La Guerre Du Feu
insaisissable : malgré la galopade furieuse, la plaie semblait close ; puis, après quelques efforts plus brusques ou quelques faux pas dans une fondrière, le liquide rouge se mettait à sourdre. De jeunes peupliers s’étaient rencontrés, Naoh avait construit un tampon de feuilles ; mais la blessure continuait à saigner sous le bandage ; peu à peu, la vitesse de Gaw devint égale, puis inférieure à celle des Kzamms. Chaque fois, maintenant, que les fugitifs se retournaient, l’avant-garde des Kzamms avait gagné du terrain. Et le fils du Léopard, avec une rage profonde, songeait que, si Gaw ne reprenait pas quelque force, ils seraient rejoints avant d’avoir pu atteindre le troupeau des mammouths. Mais Gaw ne reprenait pas de force ; une colline se présenta, qu’il gravit avec une peine excessive ; au sommet, les jambes tremblantes, le visage couleur de cendre, le cœur exténué, il chancela. Et Naoh, tourné vers la troupe fauve, qui commençait à gravir la pente, vit combien la distance avait encore décru.
– Si Gaw ne peut plus courir, dit-il d’une voix creuse, les Dévoreurs d’Hommes nous auront rejoints avant que nous n’arrivions en vue du fleuve.
– Les yeux de Gaw sont obscurs, ses oreilles sifflent comme des grillons ! balbutia le jeune guerrier. Que le fils du Léopard continue seul sa course, Gaw mourra pour le Feu et pour le chef.

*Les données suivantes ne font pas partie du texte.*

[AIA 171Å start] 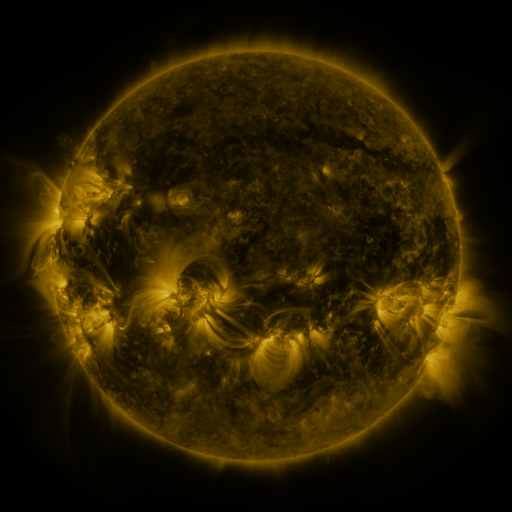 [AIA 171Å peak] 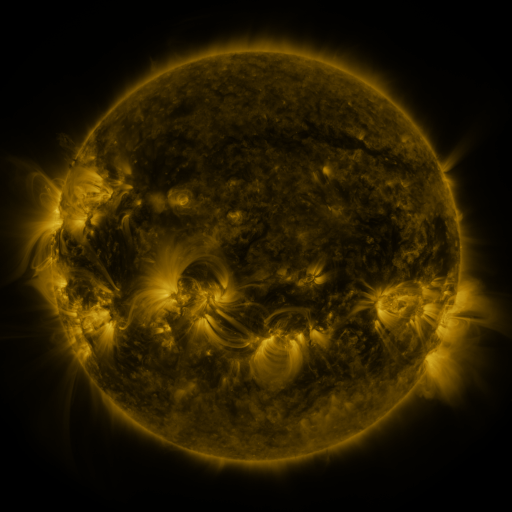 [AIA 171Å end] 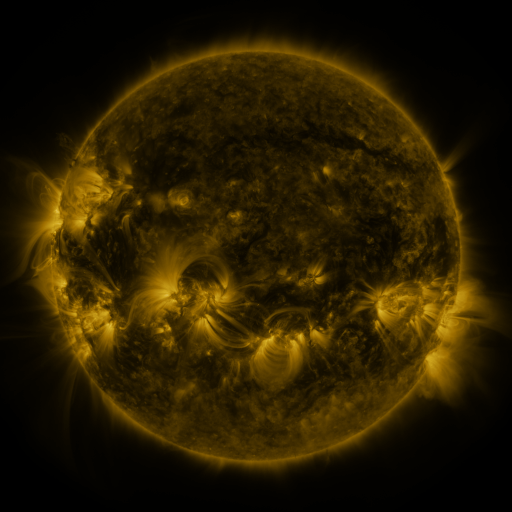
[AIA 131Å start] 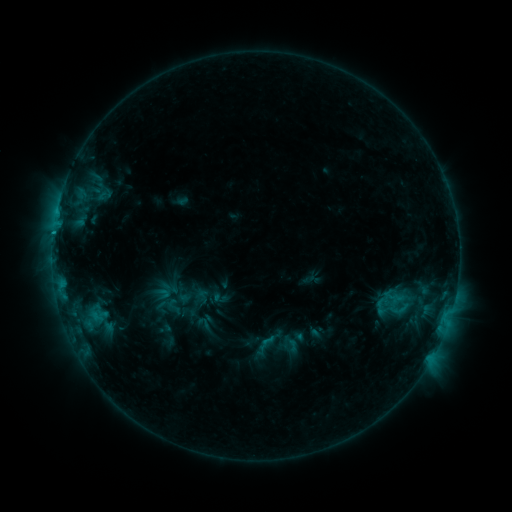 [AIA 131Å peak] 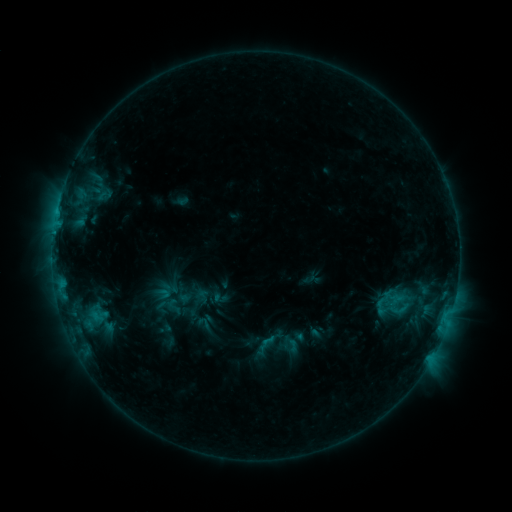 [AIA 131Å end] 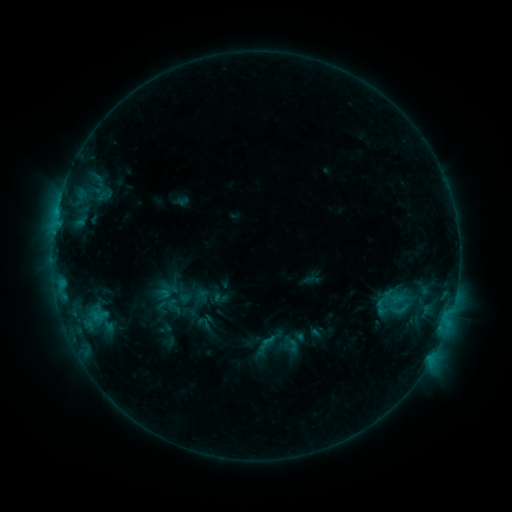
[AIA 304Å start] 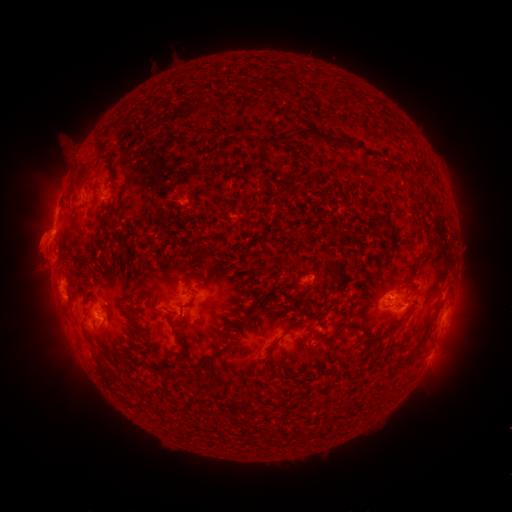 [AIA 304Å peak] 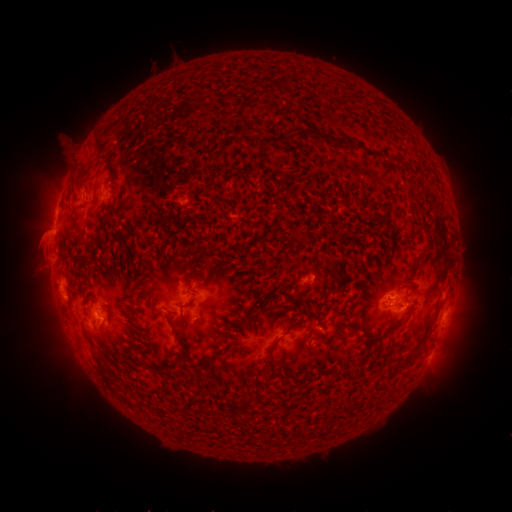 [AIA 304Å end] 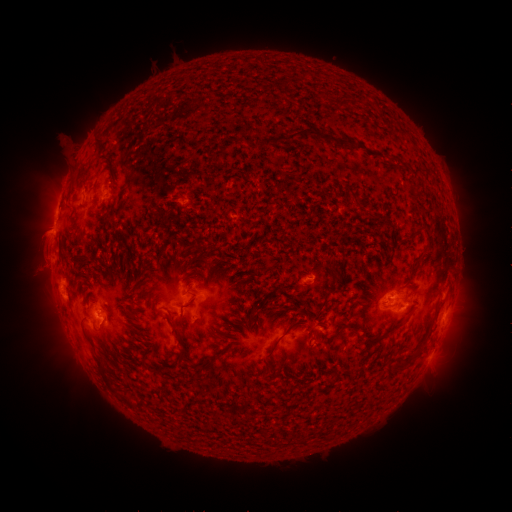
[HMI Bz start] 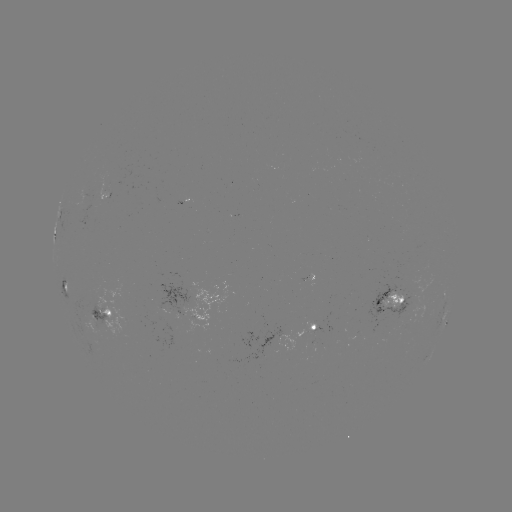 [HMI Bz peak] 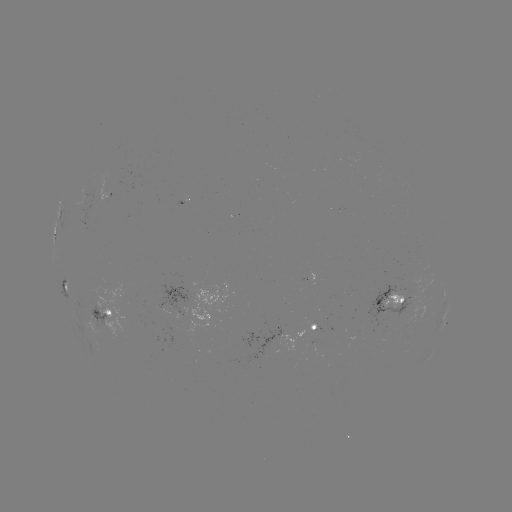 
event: eruption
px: (39, 243)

– Gaw ne mourra pas encore !
Et, se tournant vers les Kzamms, Naoh poussa un furieux cri de guerre, puis, jetant Gaw sur son dos, il reprit sa course. D’abord, son grand courage et sa formidable musculature lui permirent de garder son avance. Sur le sol déclive, il bondissait, emporté par la pesanteur. Flexibles comme des branches de frêne, ses jarrets soutenaient cette chute incessante. Au bas de la colline, son souffle s’accéléra, ses pieds s’alourdirent. Sans sa blessure, qui brûlait sourdement, sans le coup de massue sur la tête, qui faisait encore bruire ses oreilles, il aurait pu, même avec Gaw sur l’épaule, devancer les Dévoreurs d’Hommes aux jambes trapues et lassés par une longue course. Mais il avait dépassé ses forces ; nulle bête sur la steppe ou sous les futaies n’aurait pu mener une tâche aussi longue et aussi harassante... Maintenant, sans relâche, la distance décroissait, qui le séparait des Kzamms. Il entendait leurs pas gratter la terre et y rebondir ; il savait à chaque moment de combien ils se rapprochaient : ils furent à cinq cents coudées, puis à quatre cents, puis à deux cents. Alors, le fils du Léopard déposa Gaw sur la terre et, les yeux hagards, il eut une hésitation suprême.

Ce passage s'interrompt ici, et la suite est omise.